Almost immediately, Twitch reappeared. Reaching down, he fastened both massive hands about Ross’s neck and began to squeeze.
-=O=-***-=O=-
When she heard the front door explode off its hinges, Nest called to Pick, “Hang on.”
She broke from the darkness of the stairwell into the light and raced for the children. But she had forgotten she had removed her shoes, and she couldn’t find sufficient purchase in her stocking feet. She was sliding on the tile floor almost instantly.
Harper was clinging to Little John, both of them frozen in place, uncertain what was happening.
“Run!” she shouted at them.
She was expecting the guard demon to come at her, had readied her magic to combat it, and still wasn’t prepared when the ur’droch hurtled out of the shadows. A blur of darkness, it crossed in front of the children to intercept her, pushing through her magic as if it wasn’t there. It slammed into her with stunning force, unexpectedly solid for something that seemed so insubstantial. The blow spun her sideways into the wall, where she sagged to her knees. Pick went flying off her shoulder and disappeared.
Wheeling back, keeping to the shadows until the last moment, the ur’droch attacked again. Dazed and gasping for air, she sent her small magic lancing into it, to gain a moment’s respite. The demon was staggered this time, and it careened into the sofa, knocking it askew. Swiftly, it slid back into the gloom.
Nest looked quickly for the children. Harper and Little John were hanging on to each other only a few yards away.
“Run!” She screamed again.
Overhead, the ceiling shuddered from the impact of colliding bodies and expended magic. The lamp shade on the bar counter tilted crazily, and the dim light sprayed the darkness, casting strange shadows that rocked and swayed.
Nest braced herself against the wall, willing herself to remain upright. Everything in her body felt broken. The children were running to reach her, arms outstretched. The ur’droch shot out of the darkness in pursuit, a roiling black shadow. Nest threw her magic at it, trying again to keep it at bay. But she had little strength left and almost no focus she could bring to bear, and she could feel both crumble in the face of the other’s determined assault.
Then Wraith appeared, suddenly, explosively, in response to her desperate need, in answer to her unspoken prayer, launched from the layered darkness as if from a nightmare’s epicenter. Tiger-striped muzzle drawn back, the big ghost wolf hammered into its enemy and sent it flying into the shadows. Barely pausing, it gave pursuit. Seconds later, they emerged in a ball of dark fury, tearing at each other, emitting sounds that were primal and blood-chilling. Across the shadowy room they surged, back and forth, locked in their life-and-death struggle.
The children reached Nest safely and latched on to her legs. She was so weak, she almost went down again. Her head spun. She had to get them out of there, but she had no strength to do so.
And she couldn’t leave Wraith. Not after he had come back for her. Not without trying to help.
The ghost wolf and the ur’droch wheeled and lunged through the pale spray of tilted lamplight, through the hazy gloom, back and forth across the furniture’s debris.

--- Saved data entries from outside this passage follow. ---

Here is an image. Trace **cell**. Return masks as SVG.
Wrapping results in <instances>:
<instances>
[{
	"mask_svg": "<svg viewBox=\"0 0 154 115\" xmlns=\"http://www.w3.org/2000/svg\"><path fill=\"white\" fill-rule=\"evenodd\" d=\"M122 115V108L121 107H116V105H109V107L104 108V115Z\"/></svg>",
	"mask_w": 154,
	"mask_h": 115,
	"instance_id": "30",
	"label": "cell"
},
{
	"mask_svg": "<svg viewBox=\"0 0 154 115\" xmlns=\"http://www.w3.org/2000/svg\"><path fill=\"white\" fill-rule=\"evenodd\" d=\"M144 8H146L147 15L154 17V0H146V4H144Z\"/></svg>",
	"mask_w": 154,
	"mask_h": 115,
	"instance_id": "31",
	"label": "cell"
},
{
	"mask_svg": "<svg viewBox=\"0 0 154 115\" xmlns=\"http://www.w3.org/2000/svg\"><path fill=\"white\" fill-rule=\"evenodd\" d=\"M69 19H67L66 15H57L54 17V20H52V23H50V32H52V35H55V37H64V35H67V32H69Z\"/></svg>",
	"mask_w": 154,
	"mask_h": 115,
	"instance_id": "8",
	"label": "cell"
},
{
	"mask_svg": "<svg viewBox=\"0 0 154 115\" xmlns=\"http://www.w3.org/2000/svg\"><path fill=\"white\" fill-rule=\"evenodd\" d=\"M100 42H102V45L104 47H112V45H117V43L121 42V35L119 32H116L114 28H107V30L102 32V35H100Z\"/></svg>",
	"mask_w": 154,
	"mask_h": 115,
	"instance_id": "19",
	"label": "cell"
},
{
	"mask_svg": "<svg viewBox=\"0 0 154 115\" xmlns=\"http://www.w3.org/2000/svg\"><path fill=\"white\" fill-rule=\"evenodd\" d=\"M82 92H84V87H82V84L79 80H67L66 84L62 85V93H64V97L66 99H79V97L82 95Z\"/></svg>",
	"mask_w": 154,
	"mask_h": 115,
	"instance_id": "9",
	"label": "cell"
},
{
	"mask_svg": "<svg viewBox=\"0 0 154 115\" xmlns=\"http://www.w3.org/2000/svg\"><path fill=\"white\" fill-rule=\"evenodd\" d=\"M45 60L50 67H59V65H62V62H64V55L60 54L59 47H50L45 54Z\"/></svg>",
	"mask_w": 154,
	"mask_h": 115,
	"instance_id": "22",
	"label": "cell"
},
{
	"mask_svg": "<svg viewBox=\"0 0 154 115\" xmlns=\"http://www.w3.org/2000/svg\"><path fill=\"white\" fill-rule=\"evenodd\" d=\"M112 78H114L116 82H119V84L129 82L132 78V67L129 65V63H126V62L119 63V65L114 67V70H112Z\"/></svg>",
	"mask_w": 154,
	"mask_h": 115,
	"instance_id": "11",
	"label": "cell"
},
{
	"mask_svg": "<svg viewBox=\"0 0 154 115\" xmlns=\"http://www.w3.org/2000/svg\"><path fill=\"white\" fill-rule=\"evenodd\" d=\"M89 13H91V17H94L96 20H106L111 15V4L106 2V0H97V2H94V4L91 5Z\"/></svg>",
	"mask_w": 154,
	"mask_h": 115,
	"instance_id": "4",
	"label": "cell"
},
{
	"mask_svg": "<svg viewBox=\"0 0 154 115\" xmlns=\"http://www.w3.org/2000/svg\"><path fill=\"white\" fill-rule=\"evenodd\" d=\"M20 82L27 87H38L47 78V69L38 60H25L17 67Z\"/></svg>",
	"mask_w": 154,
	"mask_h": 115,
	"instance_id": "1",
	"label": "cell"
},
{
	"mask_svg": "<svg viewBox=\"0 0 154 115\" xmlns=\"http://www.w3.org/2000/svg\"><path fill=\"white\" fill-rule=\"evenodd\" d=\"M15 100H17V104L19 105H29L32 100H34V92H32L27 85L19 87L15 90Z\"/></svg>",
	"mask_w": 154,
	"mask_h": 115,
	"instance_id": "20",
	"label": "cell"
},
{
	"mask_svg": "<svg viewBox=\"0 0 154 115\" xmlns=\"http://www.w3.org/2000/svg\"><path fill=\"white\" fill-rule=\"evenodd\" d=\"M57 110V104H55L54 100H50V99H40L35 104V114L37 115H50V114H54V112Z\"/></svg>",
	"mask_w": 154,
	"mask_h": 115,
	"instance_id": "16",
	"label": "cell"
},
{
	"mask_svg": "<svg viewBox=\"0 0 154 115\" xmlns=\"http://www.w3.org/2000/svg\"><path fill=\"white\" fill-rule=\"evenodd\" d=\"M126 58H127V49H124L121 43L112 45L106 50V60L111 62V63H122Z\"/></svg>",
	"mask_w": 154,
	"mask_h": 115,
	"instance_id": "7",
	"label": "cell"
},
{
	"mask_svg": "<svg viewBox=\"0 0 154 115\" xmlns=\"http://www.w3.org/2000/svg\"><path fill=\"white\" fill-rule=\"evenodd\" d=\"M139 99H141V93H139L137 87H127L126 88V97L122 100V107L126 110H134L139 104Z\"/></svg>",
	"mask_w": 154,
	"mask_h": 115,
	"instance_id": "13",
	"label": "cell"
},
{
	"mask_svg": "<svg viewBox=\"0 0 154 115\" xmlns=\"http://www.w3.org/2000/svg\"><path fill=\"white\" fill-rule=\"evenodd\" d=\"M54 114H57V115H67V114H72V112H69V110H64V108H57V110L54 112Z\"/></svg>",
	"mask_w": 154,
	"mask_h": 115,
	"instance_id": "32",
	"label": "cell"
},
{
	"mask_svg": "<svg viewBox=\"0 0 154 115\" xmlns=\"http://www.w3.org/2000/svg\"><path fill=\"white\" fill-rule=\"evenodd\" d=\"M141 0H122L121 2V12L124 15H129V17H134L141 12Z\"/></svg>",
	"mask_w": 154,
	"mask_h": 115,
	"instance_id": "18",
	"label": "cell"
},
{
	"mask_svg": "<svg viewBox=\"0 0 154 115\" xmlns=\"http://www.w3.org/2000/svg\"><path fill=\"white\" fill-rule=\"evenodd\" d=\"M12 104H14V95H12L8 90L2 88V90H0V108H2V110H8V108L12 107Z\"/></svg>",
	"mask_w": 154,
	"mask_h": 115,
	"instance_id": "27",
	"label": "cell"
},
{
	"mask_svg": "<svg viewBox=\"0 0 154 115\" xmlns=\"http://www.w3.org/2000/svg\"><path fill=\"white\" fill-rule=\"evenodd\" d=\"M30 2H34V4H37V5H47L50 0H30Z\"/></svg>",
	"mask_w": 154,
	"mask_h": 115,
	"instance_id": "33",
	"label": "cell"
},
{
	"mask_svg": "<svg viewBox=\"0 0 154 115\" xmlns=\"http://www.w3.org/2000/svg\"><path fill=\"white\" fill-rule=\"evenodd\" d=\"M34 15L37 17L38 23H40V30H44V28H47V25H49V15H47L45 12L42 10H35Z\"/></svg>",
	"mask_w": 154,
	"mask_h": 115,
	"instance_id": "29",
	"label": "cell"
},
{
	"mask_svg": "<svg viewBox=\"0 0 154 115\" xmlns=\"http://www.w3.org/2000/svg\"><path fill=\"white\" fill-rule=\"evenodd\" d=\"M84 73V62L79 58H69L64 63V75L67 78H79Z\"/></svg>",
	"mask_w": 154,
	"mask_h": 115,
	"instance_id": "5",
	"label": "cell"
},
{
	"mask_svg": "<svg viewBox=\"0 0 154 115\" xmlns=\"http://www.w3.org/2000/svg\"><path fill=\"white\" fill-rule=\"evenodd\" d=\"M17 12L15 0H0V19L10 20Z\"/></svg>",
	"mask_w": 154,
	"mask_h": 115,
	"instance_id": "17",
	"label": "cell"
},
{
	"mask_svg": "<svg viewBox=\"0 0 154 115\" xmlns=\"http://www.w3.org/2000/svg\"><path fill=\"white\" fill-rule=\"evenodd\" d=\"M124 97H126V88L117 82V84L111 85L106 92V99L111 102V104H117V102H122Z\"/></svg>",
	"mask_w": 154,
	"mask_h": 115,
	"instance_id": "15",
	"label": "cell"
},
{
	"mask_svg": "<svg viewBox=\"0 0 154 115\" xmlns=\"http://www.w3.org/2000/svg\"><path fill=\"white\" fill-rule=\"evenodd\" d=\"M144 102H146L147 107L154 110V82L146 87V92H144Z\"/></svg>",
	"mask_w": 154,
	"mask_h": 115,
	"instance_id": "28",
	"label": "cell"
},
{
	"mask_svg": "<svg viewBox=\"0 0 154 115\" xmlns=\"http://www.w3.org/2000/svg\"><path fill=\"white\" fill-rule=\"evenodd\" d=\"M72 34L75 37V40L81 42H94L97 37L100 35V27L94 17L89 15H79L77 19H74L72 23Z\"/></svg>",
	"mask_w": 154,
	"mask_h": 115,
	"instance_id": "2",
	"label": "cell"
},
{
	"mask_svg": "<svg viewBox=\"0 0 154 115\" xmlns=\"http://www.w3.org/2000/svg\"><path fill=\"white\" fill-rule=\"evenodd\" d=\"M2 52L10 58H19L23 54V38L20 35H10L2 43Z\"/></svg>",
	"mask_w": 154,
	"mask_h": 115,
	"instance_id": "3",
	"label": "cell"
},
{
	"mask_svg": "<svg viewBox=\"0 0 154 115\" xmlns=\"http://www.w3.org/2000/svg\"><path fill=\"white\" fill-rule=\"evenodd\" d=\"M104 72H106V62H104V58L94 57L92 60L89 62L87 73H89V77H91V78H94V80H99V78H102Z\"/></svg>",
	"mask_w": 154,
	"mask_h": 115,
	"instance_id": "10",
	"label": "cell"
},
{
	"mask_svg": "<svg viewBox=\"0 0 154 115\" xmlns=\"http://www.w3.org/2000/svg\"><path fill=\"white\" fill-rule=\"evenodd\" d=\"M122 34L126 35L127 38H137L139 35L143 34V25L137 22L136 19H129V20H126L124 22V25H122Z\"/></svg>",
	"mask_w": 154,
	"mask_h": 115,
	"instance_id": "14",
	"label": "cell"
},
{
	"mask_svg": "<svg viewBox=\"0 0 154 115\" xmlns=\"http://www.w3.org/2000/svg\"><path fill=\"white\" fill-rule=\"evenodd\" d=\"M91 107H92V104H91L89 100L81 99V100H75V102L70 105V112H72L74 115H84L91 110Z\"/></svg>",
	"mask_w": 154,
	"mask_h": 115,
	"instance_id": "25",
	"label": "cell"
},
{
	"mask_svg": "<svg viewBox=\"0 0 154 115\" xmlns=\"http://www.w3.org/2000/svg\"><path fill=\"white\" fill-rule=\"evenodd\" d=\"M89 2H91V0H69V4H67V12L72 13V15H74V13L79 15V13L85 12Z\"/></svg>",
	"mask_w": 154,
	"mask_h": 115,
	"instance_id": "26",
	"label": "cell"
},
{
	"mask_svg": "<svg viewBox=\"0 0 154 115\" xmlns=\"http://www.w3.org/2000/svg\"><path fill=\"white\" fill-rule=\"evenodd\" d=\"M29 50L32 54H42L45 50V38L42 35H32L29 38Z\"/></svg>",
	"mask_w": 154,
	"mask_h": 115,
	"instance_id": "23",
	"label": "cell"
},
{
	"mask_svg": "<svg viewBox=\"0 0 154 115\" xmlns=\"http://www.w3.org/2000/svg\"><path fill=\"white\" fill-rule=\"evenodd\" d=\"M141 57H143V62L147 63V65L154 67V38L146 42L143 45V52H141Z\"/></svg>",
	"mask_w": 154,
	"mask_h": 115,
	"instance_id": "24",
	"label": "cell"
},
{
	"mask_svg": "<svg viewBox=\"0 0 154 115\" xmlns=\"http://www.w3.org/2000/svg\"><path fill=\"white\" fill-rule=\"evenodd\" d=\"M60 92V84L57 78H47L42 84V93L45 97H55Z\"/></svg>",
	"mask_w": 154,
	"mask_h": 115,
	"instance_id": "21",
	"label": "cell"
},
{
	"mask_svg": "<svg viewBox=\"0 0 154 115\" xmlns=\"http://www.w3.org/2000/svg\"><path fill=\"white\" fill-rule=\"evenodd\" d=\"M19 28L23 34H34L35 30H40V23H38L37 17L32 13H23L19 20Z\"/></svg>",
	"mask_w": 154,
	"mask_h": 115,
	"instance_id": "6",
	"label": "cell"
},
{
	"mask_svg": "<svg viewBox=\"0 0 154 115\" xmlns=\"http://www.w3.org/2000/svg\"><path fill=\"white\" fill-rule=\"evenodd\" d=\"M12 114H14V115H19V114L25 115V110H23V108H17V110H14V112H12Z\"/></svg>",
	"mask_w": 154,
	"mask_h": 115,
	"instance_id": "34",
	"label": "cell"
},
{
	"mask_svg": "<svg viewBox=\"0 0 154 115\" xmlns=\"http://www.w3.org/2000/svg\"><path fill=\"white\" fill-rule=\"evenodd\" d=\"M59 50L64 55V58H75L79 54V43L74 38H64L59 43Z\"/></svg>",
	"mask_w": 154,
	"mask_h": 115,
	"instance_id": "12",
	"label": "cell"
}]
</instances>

Harper was sobbing and clutching tightly at her legs, and Little John was saying “Mama, Mama,” over and over.
Get them out! Wraith is only something made of magic! He isn’t real! It doesn’t matter what happens to him! Get the children out!
She hugged them against her in paralyzed confusion, eyes riveted on the battle taking place before her.
Do something!
The ur’droch continually tried to carry the fight into the shadows, to maneuver at every opportunity toward the room’s shadowy edges. It dragged at Wraith, hauling him out of the light…
Impulsively, Nest stumbled toward the stairway and the bank of wall switches she had passed coming in. When she reached them, she threw them all on.
Light blazed the length and breadth of the rec room, flooding through the shadows, and suddenly there was no more darkness to be found. The ur’droch wheeled about in confusion, and Wraith took advantage. Boring in with single-minded fury, he fastened his jaws on some part of the demon that Nest could not identify and began to shake his enemy. The ur’droch jerked from side to side as if made of old rags. Bits and pieces of it began to come loose. It made no sound, but things that might have been clawed feet scrabbled at the tile floor and flailed at the air. Still Wraith shook it, braced on all fours, tiger face lifted to hold it aloft.